WordCount is the most commonly used example of distributed computing, such as Hadoop, storm,iveely computing, and so on. Understand the WordCount on the iveely computing on the operating principle, it is easy to write a new distributed program. I already know how to deploy iveely computing and submit tasks in the previous article, and now we'll dive into WordCount code.
First, the code structure
Figure 3-1
As you can see from figure 3-1, there are two subclasses wordinput, Wordoutput, and one main method in class WordCount, Wordcount.java is a topology, which contains at least one input and output (integral, otherwise meaningless), as well as the main function, the main function is still the entry function of topology.
Now the question is, what does input and output really matter? and topology?
Each topology is a complete chain of tasks, which can contain multiple input, and multiple output,input data can only be passed to one or more output,output only to one or more output, thus forming a complete topological structure.
Second, Input in-depth
Input is the source of the data, and it is wordinput to see how the data is generated and passed to output.
Public Static classWordinputextendsIinput {/*** Output data to collector. */ PrivateStreamchannel _channel; /*** All sample words. */ Private Finalstring[] _words =NewString[] {"Welcome", "iveely", "Computing", "0.9.0", "Build", "by", "Liufanping", "Thanks", "github.com" }; Private int_index; @Override Public voidStart (hashmap<string, object>conf, Streamchannel Channel) { //here,must be initialize channel._channel =Channel; _index= _words.length-1; } @Override Public voiddeclareoutputfields (Fieldsdeclarer declarer) {Declarer.declare (NewString[] {"word"},NewInteger[] {0 }); } @Override Public voidnexttuple () {if(_index < 0) {_channel.emitend (); } Else { for(inti = 0; I < 100; i++) {_channel.emit (_words[_index]); } _index--; }} @Override Public voidEnd () {System.out.println (GetName ()+ "finished."); } @Override Public voidTooutput () {_channel.addoutputto (Newwordoutput ()); } }
Function Explanation:
Start function |
Before executing this input, a function called in advance, user initialization, and other related work, similar to the constructor, must initialize the channel when there is data output. |
Declareoutputfields function |
The data information used to declare the output. |
Nexttuple function |
This function will be called frequently to output data and to use Channel.emit to submit data to an output. |
End Function |
Is the code that executes after input executes, similar to a destructor. |
Tooutput function |
is the output to which the data for input is specified. |
There are several issues to note in the above code:
2.1 Wordinput must inherit iinput.
2.2 Input, the channel must be initialized in start because input is bound to produce data.

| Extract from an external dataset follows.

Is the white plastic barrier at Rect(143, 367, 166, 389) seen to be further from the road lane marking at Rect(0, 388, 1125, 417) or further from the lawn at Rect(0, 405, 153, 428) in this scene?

2.3 Input, the data flow must be specified in the Tooutput function.
Third, output in depth
Output is the processing unit of the data, or it can be the generating unit of the new data.
Public Static classWordoutputextendsIoutput {PrivateTreemap<string, integer>_map; @Override Public voidStart (hashmap<string, object>conf, Streamchannel Channel) {_map=NewTreemap<>(); } @Override Public voiddeclareoutputfields (Fieldsdeclarer declarer) {Declarer.declare (NewString[] {"word", "totalcount"},NULL); } @Override Public voidExecute (tuple tuple) {String word= Tuple.get (0). toString (); if(_map.containskey (Word)) {intCurrentcount =_map.get (word); _map.put (Word, Currentcount+ 1); } Else{_map.put (Word,1); }} @Override Public voidEnd () {//Output map to database or print.Iterator<string> it =_map.keyset (). iterator (); while(It.hasnext ()) {String key=It.next (); intValue =_map.get (key); System.out.println (GetName ()+ ":" + key + "," +value); }} @Override Public voidtooutput () {}}
There is no nexttuple function in output compared to input, instead of the Execute function. Nexttuple is generating data, and execute is processing data. If the data after execute processing is also required to be submitted to the new output, you need to submit the data in execute using the Channel.emit method, and you need to specify the data flow in the Tooutput.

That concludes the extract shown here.